··· Text excerpt ···

The Critical Zone

Paleoclimatology Activity



In this assignment, you will begin to explore the links between paleoclimatology, the Critical Zone, and modern society.


NOTE: For this assignment, you will need to record your work on a word processing document. Your work must be submitted in Word (.doc) or PDF (.pdf) format so I can open it. In addition, documents must be double-spaced and typed in 12 point Times Roman font.

  1. View the short video entitled "Earth System: Ice and global warming" (See transcript) and the slide shows entitled "Glaciers" and "Documenting glacial change."
    As you view these visual resources, consider the following questions.
    • Do glaciers play any role in parent material aspects of soil formation? If so, what role?
    • How might sea level variations associated with the waxing and waning of glacial ice sheets affect soil formation?
    • How might Critical Zone processes be altered in regions not covered by but near to glaciers?

      Consider each of the state factors of soil formation in this manner.
  2. Having viewed the video and considered the leading questions, visit the Pennsylvania Topographic and Geologic Survey Web site to learn more about glaciation in Pennsylvania.

···

## What this task involves
Please copy the paleoclimatology activity above in full, word for word. The data that comes next is separate from the paleoclimatology activity.

··· Data for review ···

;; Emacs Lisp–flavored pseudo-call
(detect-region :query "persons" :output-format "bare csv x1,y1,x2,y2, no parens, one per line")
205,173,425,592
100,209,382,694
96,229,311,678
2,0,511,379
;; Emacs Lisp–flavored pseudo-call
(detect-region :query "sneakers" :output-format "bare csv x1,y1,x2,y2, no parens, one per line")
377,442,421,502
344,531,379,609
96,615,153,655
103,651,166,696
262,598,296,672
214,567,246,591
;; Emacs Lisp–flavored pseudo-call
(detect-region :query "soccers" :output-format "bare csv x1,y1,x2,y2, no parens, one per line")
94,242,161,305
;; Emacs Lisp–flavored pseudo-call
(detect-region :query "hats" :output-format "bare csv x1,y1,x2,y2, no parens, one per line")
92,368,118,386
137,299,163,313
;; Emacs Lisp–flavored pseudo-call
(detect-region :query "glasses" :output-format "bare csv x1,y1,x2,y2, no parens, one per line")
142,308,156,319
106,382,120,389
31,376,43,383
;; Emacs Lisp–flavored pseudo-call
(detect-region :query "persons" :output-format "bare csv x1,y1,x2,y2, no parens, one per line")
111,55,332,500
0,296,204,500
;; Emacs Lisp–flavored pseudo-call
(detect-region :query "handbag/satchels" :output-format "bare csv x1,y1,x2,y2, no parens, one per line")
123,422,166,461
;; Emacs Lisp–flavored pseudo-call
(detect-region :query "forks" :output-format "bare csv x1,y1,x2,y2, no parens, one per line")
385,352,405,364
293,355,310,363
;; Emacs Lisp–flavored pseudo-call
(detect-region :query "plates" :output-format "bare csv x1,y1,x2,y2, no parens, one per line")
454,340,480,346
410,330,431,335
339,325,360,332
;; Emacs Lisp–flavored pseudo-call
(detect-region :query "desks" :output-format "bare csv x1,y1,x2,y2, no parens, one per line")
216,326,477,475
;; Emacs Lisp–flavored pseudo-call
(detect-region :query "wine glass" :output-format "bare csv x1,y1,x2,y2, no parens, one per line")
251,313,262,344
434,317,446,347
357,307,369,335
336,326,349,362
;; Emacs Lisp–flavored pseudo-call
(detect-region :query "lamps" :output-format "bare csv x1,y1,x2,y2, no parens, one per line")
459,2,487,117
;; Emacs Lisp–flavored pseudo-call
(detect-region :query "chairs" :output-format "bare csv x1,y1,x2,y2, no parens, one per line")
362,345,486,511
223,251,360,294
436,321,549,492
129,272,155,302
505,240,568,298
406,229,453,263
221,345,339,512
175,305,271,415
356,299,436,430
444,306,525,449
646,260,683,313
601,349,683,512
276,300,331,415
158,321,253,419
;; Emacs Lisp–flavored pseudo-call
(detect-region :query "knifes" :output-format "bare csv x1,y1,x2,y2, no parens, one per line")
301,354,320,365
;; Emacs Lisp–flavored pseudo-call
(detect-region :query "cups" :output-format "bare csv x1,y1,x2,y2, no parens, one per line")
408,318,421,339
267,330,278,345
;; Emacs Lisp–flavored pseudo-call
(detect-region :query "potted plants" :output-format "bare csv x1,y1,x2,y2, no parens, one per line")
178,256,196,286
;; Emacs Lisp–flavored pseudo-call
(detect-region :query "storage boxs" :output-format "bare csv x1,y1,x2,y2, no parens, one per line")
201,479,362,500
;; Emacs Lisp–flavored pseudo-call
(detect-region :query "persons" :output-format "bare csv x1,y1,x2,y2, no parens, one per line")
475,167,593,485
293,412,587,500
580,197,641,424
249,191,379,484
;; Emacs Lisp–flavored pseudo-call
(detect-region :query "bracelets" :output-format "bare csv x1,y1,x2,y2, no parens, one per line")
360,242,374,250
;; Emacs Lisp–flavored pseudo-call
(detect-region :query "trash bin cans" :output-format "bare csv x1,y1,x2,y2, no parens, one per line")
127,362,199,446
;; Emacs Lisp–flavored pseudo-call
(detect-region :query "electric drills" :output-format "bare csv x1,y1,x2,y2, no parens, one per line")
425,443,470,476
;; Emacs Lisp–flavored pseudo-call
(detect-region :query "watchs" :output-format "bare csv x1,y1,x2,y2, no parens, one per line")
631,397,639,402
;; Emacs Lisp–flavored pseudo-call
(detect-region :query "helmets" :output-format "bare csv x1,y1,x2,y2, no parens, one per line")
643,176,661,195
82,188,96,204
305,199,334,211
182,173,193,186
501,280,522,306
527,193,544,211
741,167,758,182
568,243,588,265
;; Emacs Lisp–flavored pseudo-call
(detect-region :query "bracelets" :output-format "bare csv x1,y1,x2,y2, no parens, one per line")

···

## Answer below
The Critical Zone

Paleoclimatology Activity



In this assignment, you will begin to explore the links between paleoclimatology, the Critical Zone, and modern society.


NOTE: For this assignment, you will need to record your work on a word processing document. Your work must be submitted in Word (.doc) or PDF (.pdf) format so I can open it. In addition, documents must be double-spaced and typed in 12 point Times Roman font.

  1. View the short video entitled "Earth System: Ice and global warming" (See transcript) and the slide shows entitled "Glaciers" and "Documenting glacial change."
    As you view these visual resources, consider the following questions.
    • Do glaciers play any role in parent material aspects of soil formation? If so, what role?
    • How might sea level variations associated with the waxing and waning of glacial ice sheets affect soil formation?
    • How might Critical Zone processes be altered in regions not covered by but near to glaciers?

      Consider each of the state factors of soil formation in this manner.
  2. Having viewed the video and considered the leading questions, visit the Pennsylvania Topographic and Geologic Survey Web site to learn more about glaciation in Pennsylvania.